Espallargas intentaba una y otra vez contactar con los ocupantes del batiscafo. No recibía respuesta y la preocupación general se hizo creciente.

             --Aquí emisora central. ¿Me escucha Diamante Negro? Corto.

            Al instante algo emergió en superficie y a todos los presentes se les puso el corazón en un puño. Era lo más parecido a un tubo acodado que giraba en todas las direcciones. El alcalde, asustado, pidió al arzobispo titular recién llegado de Murcia que exorcizase las aguas del Ebro, ante la presencia de lo que parecía la cola de una hidra de tres cabezas, nombrada en ocasiones por los más viejos del Arrabal, y que, siempre según éstos, habitaba en el fondo del pozo de San Lázaro.  Era una leyenda urbana. Nadie la había visto.

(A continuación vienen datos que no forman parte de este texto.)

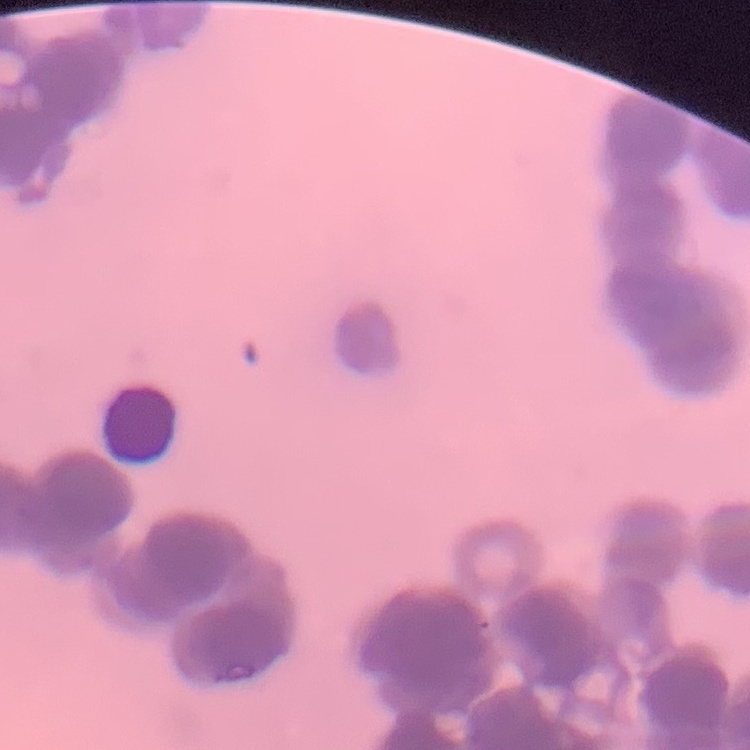

Summary:
  - Red blood cell morphology: rouleaux formation
  - Stain: Field's or Giemsa
  - Image type: square crop of a larger photomicrograph
  - Preparation: thin blood filmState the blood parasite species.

            --Emerge por culpa del batiscafo--, corroboró una mujer con arrugas en el rostro como de suela de zapato de goma. --Nota la presencia de un cuerpo extraño--, le dijo al monseñor recién llegado, que todavía desconocía nuestras costumbres, tirándole suavemente de la manga de la sotana.

            --Pero mujer, cálmese, el batiscafo no tiene garras.

            Un gran nubarrón asomaba por el Moncayo. Antes de que comenzase a llover y a granizar a un mismo tiempo, Rogelio Allepuz  aún tuvo tiempo de plasmar unas instantáneas para la prensa. La radio de Diamante Negro permanecía silenciosa.  El jefe de bomberos ordenó que dos hombres-rana a bordo de una zódiac se lanzaran al agua y rastrearan la zona, con resultado negativo. El pozo de San Lázaro era muy profundo y sus aguas turbulentas. Se hizo de noche, seguía lloviendo, el personal se fue a sus casas y las autoridades desaparecieron en negros coches oficiales. A pie de obra sólo quedaron el capitán de fragata, que asomaba cara de miedo ante los abrojos de la vida, el Justicia de Aragón, un pelotón de bomberos y los empleados de las grúas. No paró de llover en toda la noche y solo las ambulancias circulaban moviendo las tabas camino de los hospitales.

            Según supimos los zaragozanos al día siguiente por los medios de comunicación, al regreso del viaje por el fondo del Ebro los aventureros ratificaron que existían varios ramales. Habían tomado uno de ellos al azar,  el que iba justo debajo de la calle de Sobrarbe. Allí observaron una luz lejana a la altura de El Picarral o, quizás, más lejos todavía, siempre en dirección Huesca. Descubrieron algo asombroso. Al final de aquel oscuro túnel existía otra ciudad semejante a la nuestra a escala tan reducida que cabía en el tapete de una mesa de billar. Estaba habitada por los mismos vecinos y las mismas fuerzas vivas. Una metrópoli insignificante donde  se sufrían las sequías, había cierzo, y el ciudadano medio estaba amarrado a los grilletes de las hipotecas bancarias. También se habían olvidado de caminar y necesitaban la ortopédica ayuda del utilitario. Entonces comprendí que hay otros mundos dentro de este mundo, que las cavernas prehistóricas se han trocado en grandes superficies, en multicines y en iglesias, donde nos refugiamos en un vano intento de evasión de ese fiscal que es nuestro subconsciente enemigo, aunque sea por unas horas, con tal de no fenecer  en la folla del mileurismo, que es como una enfermedad venérea para la que no sirven ni la penicilina ni los excelentes datos del PIB.  Entonces, sólo entonces, hice mío algo que escribió Concha Alós: "Somos enanos en un mundo de gigantes y los gigantes se esconden para reírse".